## Start Selection
By Dion J. Pierre, Algemeiner

The US Department of Education’s Office for Civil Rights (OCR) has launched an investigation into Chapman University to determine whether school administrators ignored antisemitic bullying and harassment perpetrated by Students for Justice in Palestine (SJP).

Prompted by a complaint filed by the Louis D. Brandeis Center for Human Rights Under Law, the inquiry will review a slew of charges, including that the school — located in Orange, California — stood down when SJP, which the Brandeis Center describes as a “national anti-Jewish hate group,” refused to admit Jews into its club or allow them at their events, a privilege it has granted Jews at other universities to protect itself against accusations that anti-Zionism is antisemitic.

SJP’s alleged discriminatory behavior predates the Hamas terrorist group’s massacre across southern Israel on Oct. 7 by a year, the complaint says.

In Oct. 2022, a Jewish student with a “Jewish sounding surname” was blocked from joining SJP, with the group delisting them from a “listserv,” an electronic mailing service.

The student attempted to join the group again after Oct. 7. They were rejected again. The complaint says that other Jewish students with “Jewish-sounding” names were treated similarly.

SJP allegedly went beyond a kind of racial discrimination not practiced openly in the US since the 1950s. According to the complaint, one of its members sent a death threat to a Jewish student after Oct. 7 because she responded to a post in which he wished for “death to all Israelis who follow Zionism,” asking if he hoped that she would meet the same fate.

“F—k yeah I want you and all Zionist trash bags dead the f—k kinda question is that,” the SJP member responded. Afterward, the complaint continues, he inundated the Jewish student with “messages accusing her of not being a real Jew” and claiming that “Zionism is terrorism.”

The Brandeis Center stresses that the student who issued the threat was never punished by the university. While the school did investigate his behavior, it declined to restrict his access to campus.

Since then, he has allegedly threatened another Jewish student, whom he badgered for their address, with death and filmed himself desecrating a memorial on school grounds which commemorated the over 1,200 people murdered by Hamas-led Palestinian terrorists on Oct. 7.

The onslaught in southern Israel was the biggest single-day massacre of Jews since the Holocaust.

The university’s alleged neglect was a material failure and violation of Title VI of the Civil Rights Act, the Brandeis Center hopes OCR’s investigation will show.

“Antisemitism continues to run rampant on college campuses. Too many universities are refusing to do what’s needed to address these civil rights violations.

It is imperative that federal officials enforce the law,” Kenneth Marcus, chairman of the Brandeis Center and a former US assistant secretary of education, said in a statement on Monday.

“It is about time that the federal government is finally investigating Students for Justice in Palestine’s discriminatory activities. We welcome this outcome and look forward to pursuing the case to implement needed remedies to address past violations and stop future wrongs.”

Chapman University did not respond to The Algemeiner‘s request for comment for this story.

Chapman is not the only higher education institution against which the Brandeis Center has filed a legal complaint.
## End Selection
## Start Data records
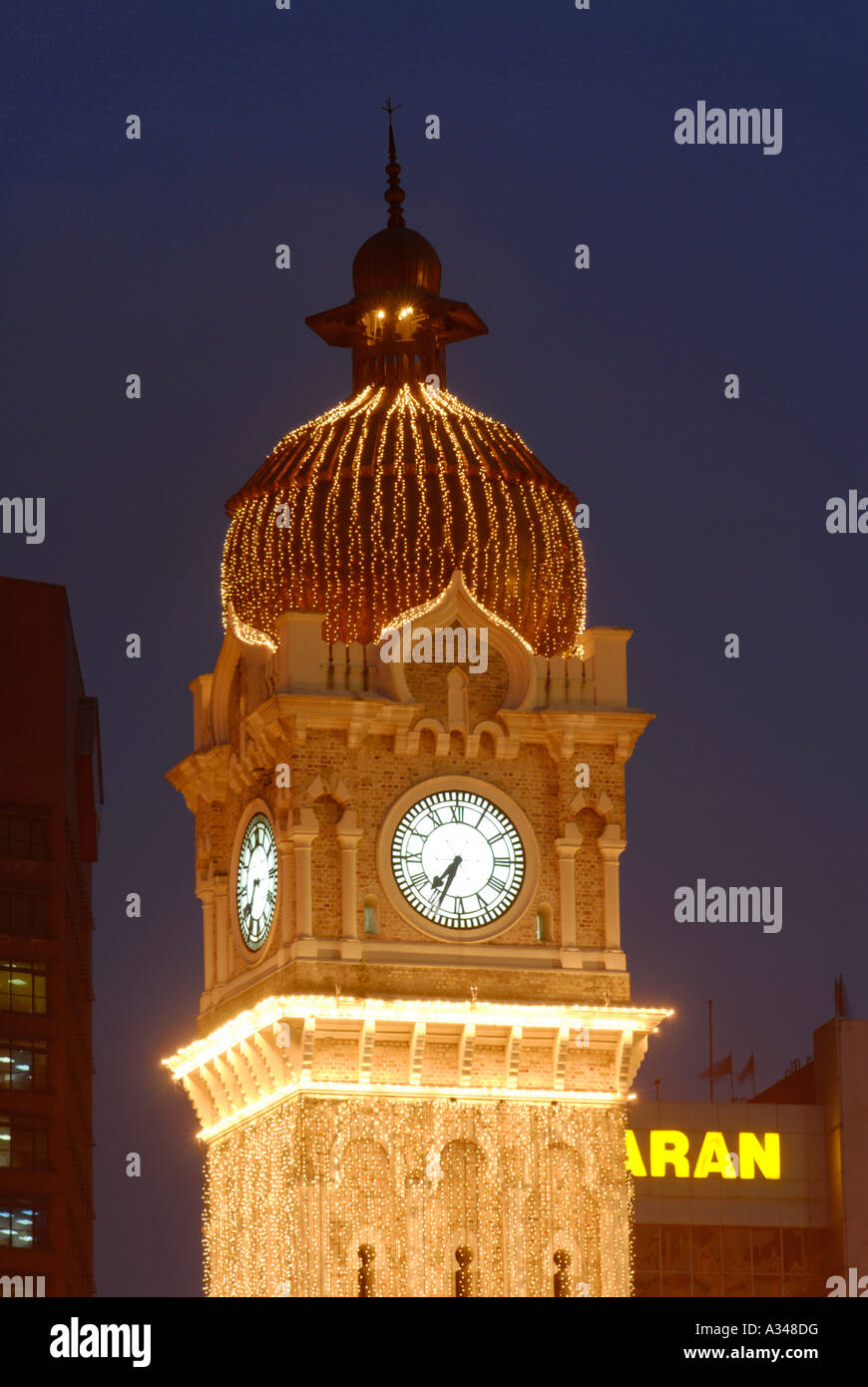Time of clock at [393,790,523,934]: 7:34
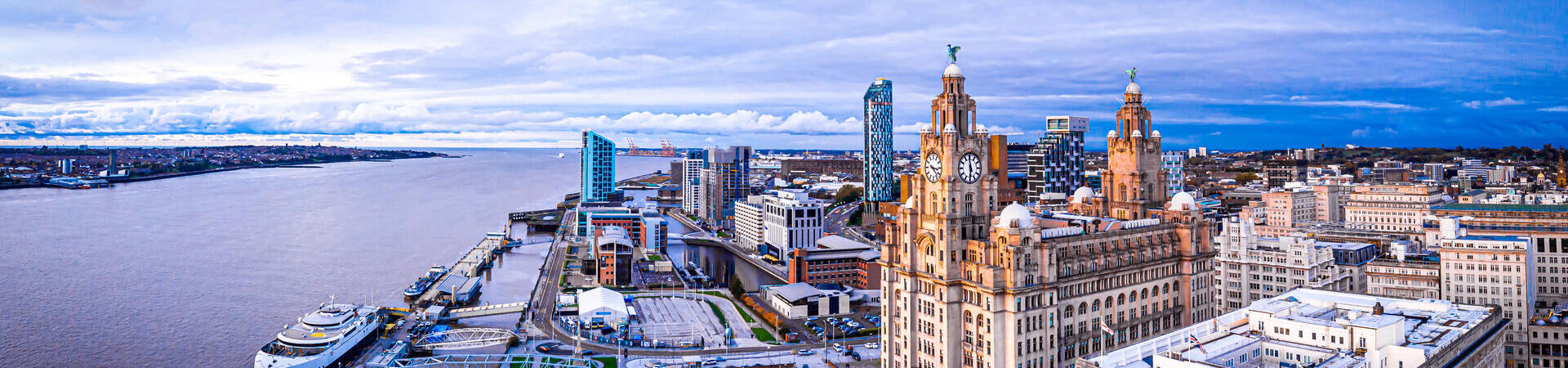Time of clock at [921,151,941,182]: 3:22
## End Data records
## Start Data records
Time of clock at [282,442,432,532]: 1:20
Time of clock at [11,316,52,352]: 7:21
## End Data records
Tasks for this exercise:
- a) Answer these from the article on the Chapman University investigation:
(i) In what city and state is Chapman University located?
(ii) In what month and year was a Jewish student first blocked from joining SJP?
(iii) Which law does the Brandeis Center say the university violated?
- b) List every organization or group named in the article on the Chapman University investigation.
- c) Write out the part of the article on the Chapman University investigation from "By Dion J. Pierre, Algemeiner" up to and including "in Palestine (SJP).".
The lines have nothing to do with the article.

Answer set:
- a)
(i) Orange, California
(ii) October 2022
(iii) Title VI of the Civil Rights Act

- b)
US Department of Education's Office for Civil Rights (OCR)
Chapman University
Students for Justice in Palestine (SJP)
Louis D. Brandeis Center for Human Rights Under Law
Hamas
The Algemeiner

- c)
By Dion J. Pierre, Algemeiner

The US Department of Education’s Office for Civil Rights (OCR) has launched an investigation into Chapman University to determine whether school administrators ignored antisemitic bullying and harassment perpetrated by Students for Justice in Palestine (SJP).